+34 965 030 870 hello@sonneil.com

Dans la vente de logements aux étrangers en 2021, l’archipel des Baléares se distingue du reste des régions, avec une augmentation de 59% par rapport à 2020. Alicante, avec 12.443 opérations, continue de mener le volume des transactions vers les clients internationaux.

By Sonneil Research

La reprise de la demande étrangère dans l’achat de maisons en Espagne est déjà un fait. Après la chute subie en 2020 par les restrictions de voyage et l’arrêt économique, 2021 a vu les ventes de maisons aux étrangers augmenter de 29% par rapport à l’année précédente, atteignant les meilleurs niveaux de 2019.  Plus précisément, 10,8% des maisons vendues en 2021 ont été acquises par des étrangers.

Ce sont les données du rapport que nous avons préparé à partir de Sonneil Research sur la base des données trimestrielles publiées par le College of Property Registrars, et qui ont été recueillies par des médias tels que El Confidencial.

“Les ventes en 2021 ont presque atteint les chiffres de 2019, une année pré-pandémique, mais toujours 10% en dessous de 2018, l’année où les chiffres de 2007 ont été atteints. Quoi qu’il en soit, la demande refoulée peut générer une année 2022 très positive. L’année a très bien commencé”, déclare Alfredo Millá, PDG de Sonneil. 

Dans les données régionales l’augmentation spectaculaire d’une année sur l’autre des îles Baléares se distingue, avec 59% de ventes en plus aux étrangers qu’en 2020. Un chiffre qui double presque celui de Malaga (le suivant dans le classement, avec une croissance de 38%) et quadruple celui d’Alicante, avec seulement 16%. 

Vente de logements aux étrangers

Le marché international reprend de l’importance

En ce qui concerne le poids du marché international dans la totalité des transactions, Alicante continue de dominer cet aspect avec plus de 34%, suivie par les îles Baléares et Malaga, avec 33% et 27,4% respectivement.

En ce qui concerne l’évolution trimestrielle, la demande étrangère de logements au dernier trimestre de 2021 a continué de croître, atteignant un volume de 12,61%.  

Le quatrième trimestre de l’année dernière a été le meilleur depuis 2017, grâce à la diminution de l’impact du Covid-19, à la levée des restrictions et à la reprise de la mobilité internationale.
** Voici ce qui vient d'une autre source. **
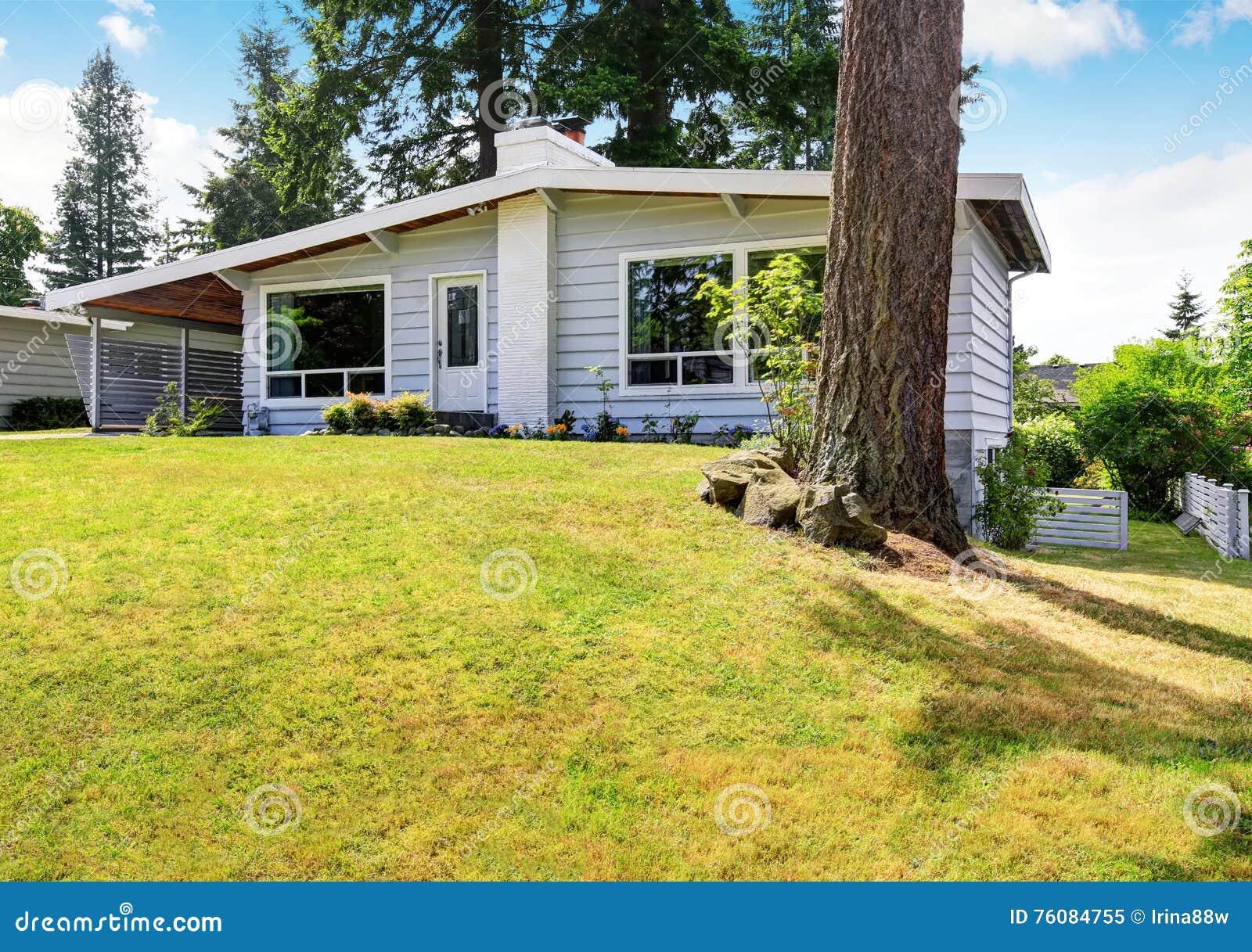 Une maison de niveau avec l équilibre de voie de garage et la pelouse soignée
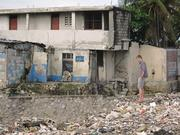 Ian Rosenbeger, founder and CEO of Thread LLC, surveys one of Port-au-Prince's hundreds of drainage and waste canals.
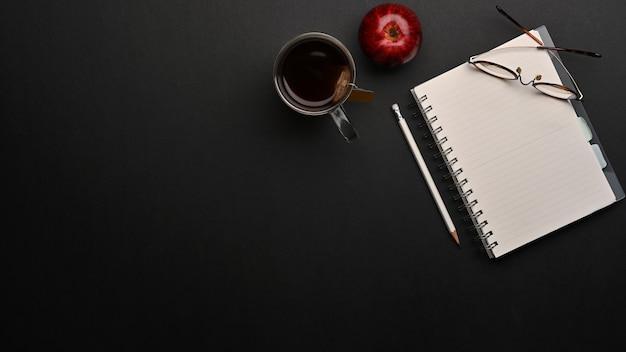 Vista superior del espacio de trabajo con cuaderno en blanco, lápiz, vasos, taza de café y espacio de copia en la oficina en casa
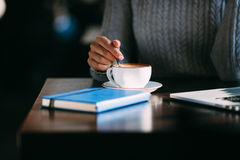 Woman holds hot cup of coffee, warming her hands Stock Image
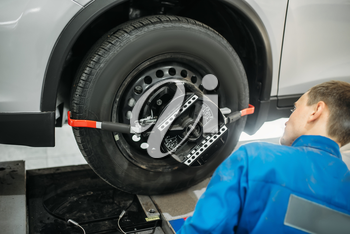Mechanic adjusts the target on collapse of convergence stand in auto-service. Computer diagnostic of car suspension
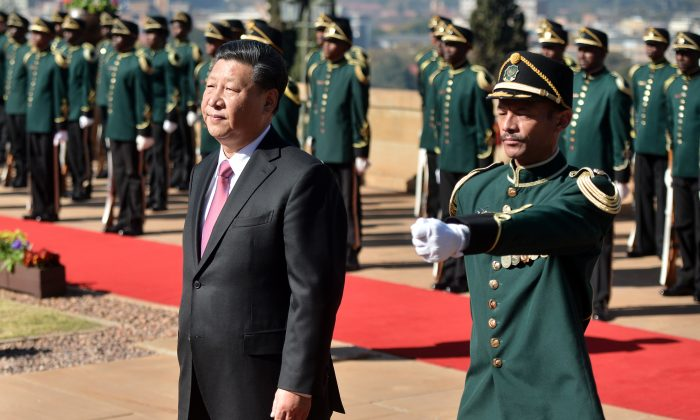 Chinese leader Xi Jinping (L) inspects a military honor guard at the Union Building in Pretoria on July 24, 2018, during his official state visit to South Africa. (PHILL MAGAKOE/AFP/Getty Images)
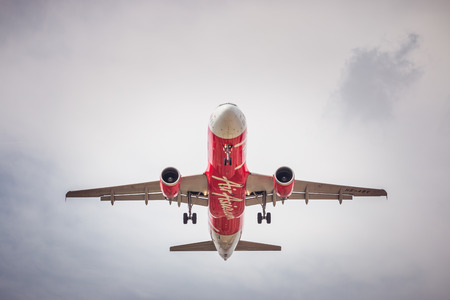 BANGKOK, THAILAND - MAY 20, 2015: HS-ABV Airbus A320-200 of Air Asia landing to Don Mueang International Airport Thailand. Air Asia company is the largest low cost airlines in Asia. Editorial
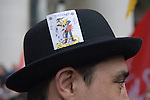 Credit Crunch protest outside bank of England Threadneedle Street. Stop the City march and demonstration against capitalism April 1st  2009. Man wears Bowler hat a symbol of the city and a Joker plying card in the hat band.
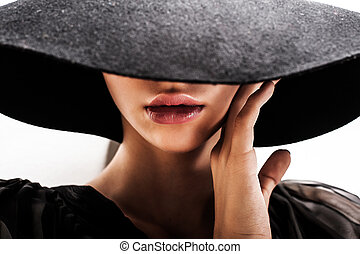 Beautiful woman with full lips in black hat poses on white...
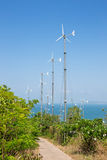 Wind turbines generating electricity on mountain with blue sky at Koh Larn Royalty Free Stock Image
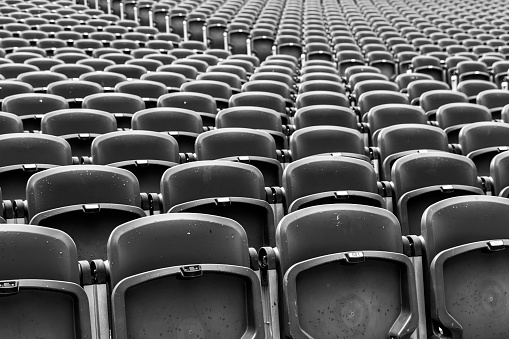Rows of Chairs in an open air theatre.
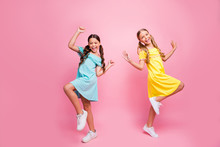 Full Body Profile Photo Of Two People Funny Small School Ladies Models Rejoicing Summer Holidays Start Wear Bright Blue Yellow Dresses Isolated Pink Color Background
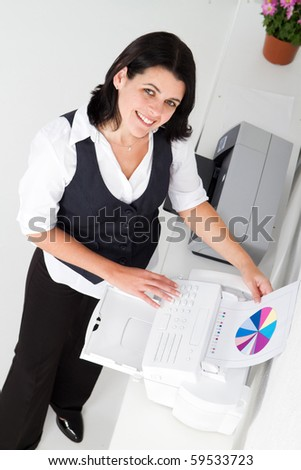 young businesswoman faxing document
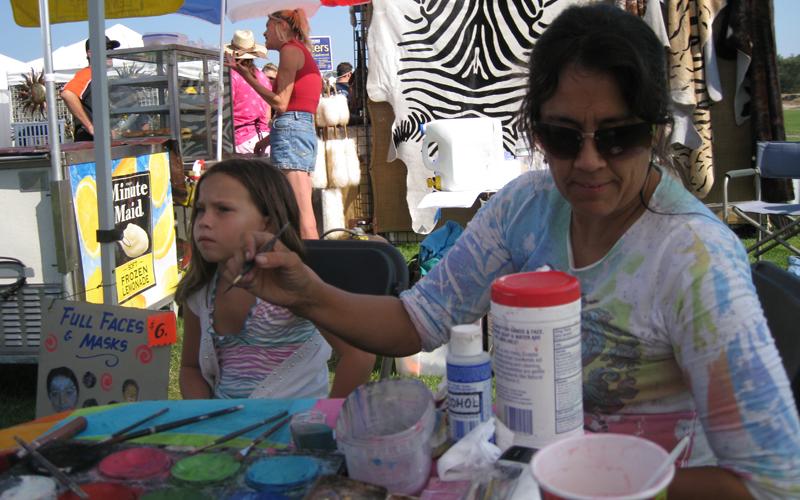 Melissa face painting at an art fair
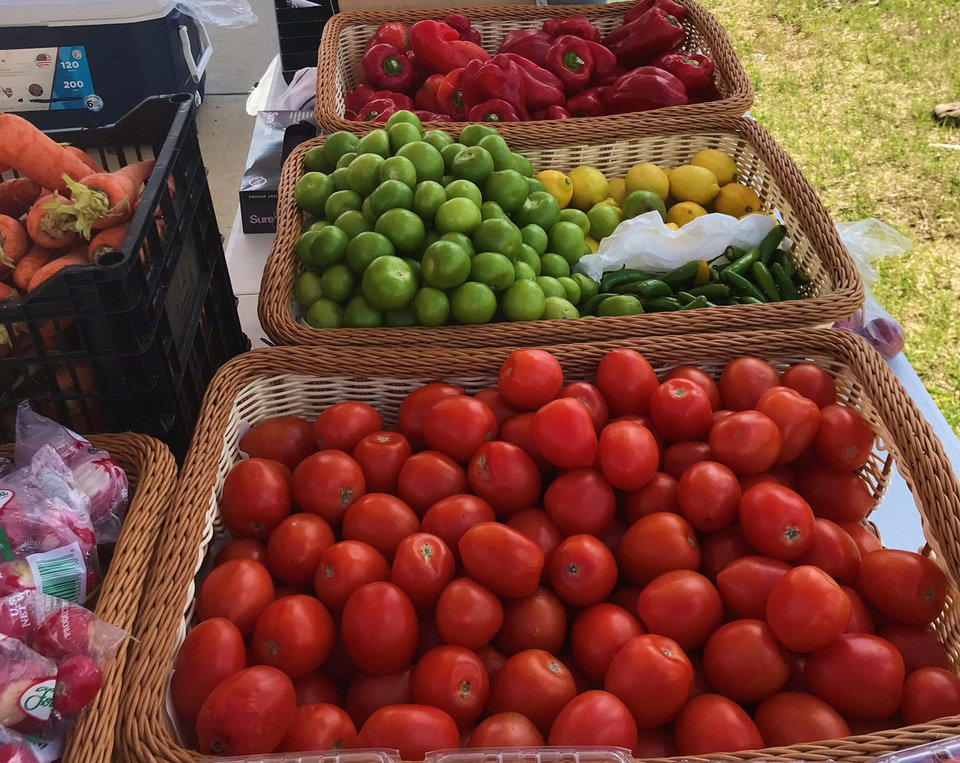 Photo - Fresh produce was on sale Tuesday at the Cultivar Mexican Kitchen street market in northwest Oklahoma City. [Dave Cathey/The Oklahoman]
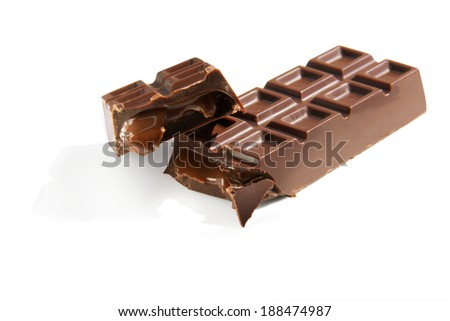 broken chocolate candybar with caramel stuffing on a white background isolated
« Les opérations de chaque trimestre se sont améliorées par rapport à l’année précédente, avec la bonne nouvelle que le dernier trimestre de 2021 a été le meilleur depuis 2017. C’est quelque chose d’exceptionnel, car les trois derniers mois de l’année sont, historiquement, les pires », déclare Alfredo Millá.

La Costa Blanca (Alicante) continue d’être la côte avec le plus grand nombre de ventes aux étrangers (37% de plus que la Costa del Sol), bien que son augmentation par rapport à 2020 soit beaucoup plus douce que celle du concurrent suivant, la Costa del Sol (16% et 38% respectivement).  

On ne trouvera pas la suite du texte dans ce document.